As the Internet grows to reach a mass audience, it is put to new uses. Electronic mail has emerged as a fundamental enabling technology for personal messaging. Important among these new uses are personal data interchange (PDI) and electronic commerce. Email may be used to communicate and authenticate one’s desires (ecommerce) or rapidly exchange formatted directory information (PDI). This chapter looks at options for securing email so that it may better support electronic commerce. The next chapter will discuss the first of these endeavors likely to become standard: the vCard PDI format.

Several of these emerging standards are being addressed and assisted by the Internet Mail Consortium (IMC), an industry body that promotes email-related standards and the broader uses of email for new activities. IMC members include the usual messaging crew: IBM, Microsoft, Netscape, Sun, Nokia, Qualcomm, and many others.

The road to secure email has been a hard one. There have been several proposals, such as Privacy Enhanced Mail (PEM, described in RFCs 1421–1424) and the MIME Object Security Services (MOSS, described in RFC 1848). Both of these were proposed Internet standards that were not widely adopted by industry.

There are currently two competing approaches to secure email, OpenPGP (based on the popular Pretty Good Privacy encryption freeware) and S/MIME (based on RSA technologies and X.509 certificates). OpenPGP is Qualcomm’s choice for Eudora, while Netscape has implemented S/MIME.

This chapter attempts to show the directions that these two proposals are taking, including their message formats. Similarities between the two are shown where they exist, but it should be clear that the proposals were not designed to interoperate.
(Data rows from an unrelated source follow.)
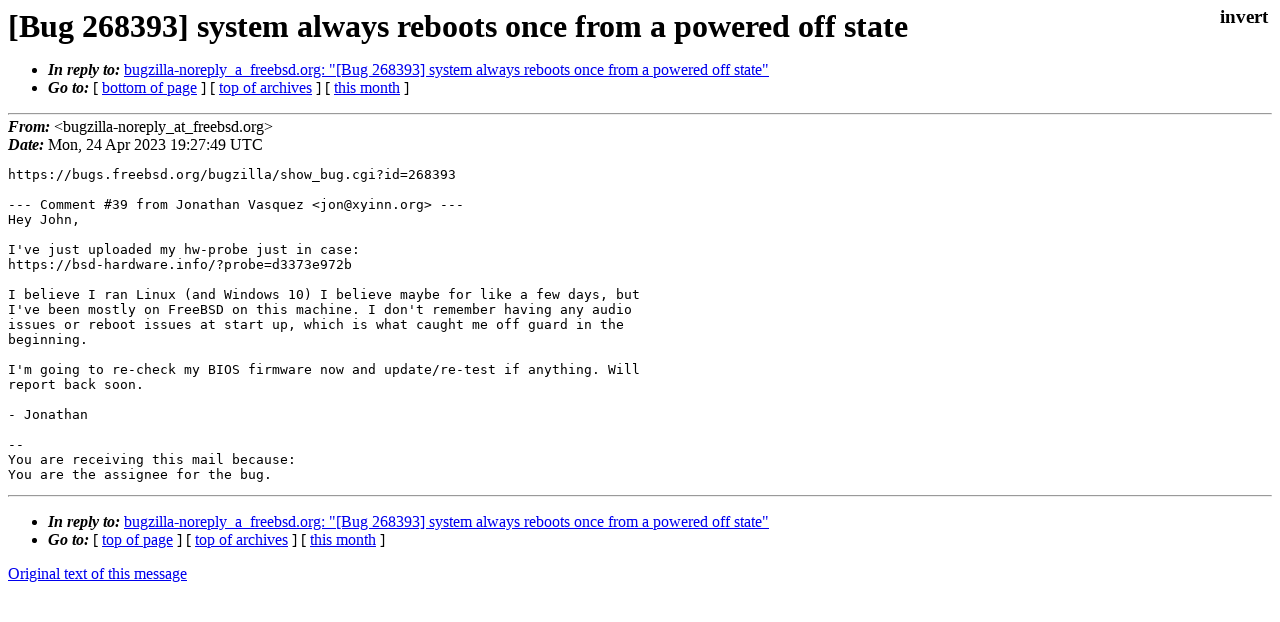

--- FILE ---
content_type: text/html
request_url: https://lists.freebsd.org/archives/freebsd-bugs/2023-April/012417.html
body_size: 1081
content:
<!DOCTYPE html>
<html>
  <head>
    <meta http-equiv="Content-Type" content="text/html; charset=UTF-8" />
    <meta name="color-scheme" content="light dark" />
    <meta name="Author" content="&lt;bugzilla-noreply_at_freebsd.org&gt;" />
    <meta name="Subject" content="[Bug 268393] system always reboots once from a powered off state" />
    <link rel="stylesheet" type="text/css" href="/assets/ml.css"/>
    <title>[Bug 268393] system always reboots once from a powered off state</title>
  </head>
  <body id="body">
  <input type="checkbox" id="invert">
  <article id="main">
    <label class="invert_label" for="invert"></label>
    <header class="head">
    <h1>[Bug 268393] system always reboots once from a powered off state</h1>
    <ul>
    
    
    <li><strong><i>In reply to: </i></strong><a href="../2022-December/010359.html">bugzilla-noreply_a_freebsd.org: "[Bug 268393] system always reboots once from a powered off state"</a></li>
    
    <li><strong><i>Go to: </i></strong> [ <a href="#footer">bottom of page</a> ] [ <a href="../index.html">top of archives</a> ] [ <a href="index.html">this month</a> ] </li>
    </ul>
    </header>
    <strong><i>From:</i></strong> &lt;bugzilla-noreply_at_freebsd.org&gt;</string><br>
    <strong><i>Date:</i></strong> Mon, 24 Apr 2023 19:27:49 UTC </strong><br>
    <pre class="main">https://bugs.freebsd.org/bugzilla/show_bug.cgi?id=268393

--- Comment #39 from Jonathan Vasquez &lt;jon@xyinn.org&gt; ---
Hey John,

I&#39;ve just uploaded my hw-probe just in case:
https://bsd-hardware.info/?probe=d3373e972b

I believe I ran Linux (and Windows 10) I believe maybe for like a few days, but
I&#39;ve been mostly on FreeBSD on this machine. I don&#39;t remember having any audio
issues or reboot issues at start up, which is what caught me off guard in the
beginning.

I&#39;m going to re-check my BIOS firmware now and update/re-test if anything. Will
report back soon.

- Jonathan

-- 
You are receiving this mail because:
You are the assignee for the bug.</pre>
    <footer id="footer" class="foot">
    <ul>
    
    
    <li><strong><i>In reply to: </i></strong><a href="../2022-December/010359.html">bugzilla-noreply_a_freebsd.org: "[Bug 268393] system always reboots once from a powered off state"</a></li>
    
    <li><strong><i>Go to: </i></strong> [ <a href="#">top of page</a> ] [ <a href="../index.html">top of archives</a> ] [ <a href="index.html">this month</a> ]</li>
    </ul>
    
    <a class="secondary" href="012417.txt" >Original text of this message</a><br><br>
    
    </footer>
    </article>
 </body>
</html>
Since no Internet standard has yet been adopted, we will give an introduction to both, accepting that a true standard may be a long time in coming in this volatile segment of the industry.

There is no way to discuss all of the cryptographic details of either proposal in a short chapter, and we won’t try. Instead, anyone interested in that level of detail will have to review the draft IETF proposals available on the Web. (See the IMC’s site at http://www.imc.org/.) This chapter will focus on the format of S/MIME and OpenPGP messages so that those readers interested in creating or parsing email messages can recognize and, to some degree, interpret these formats.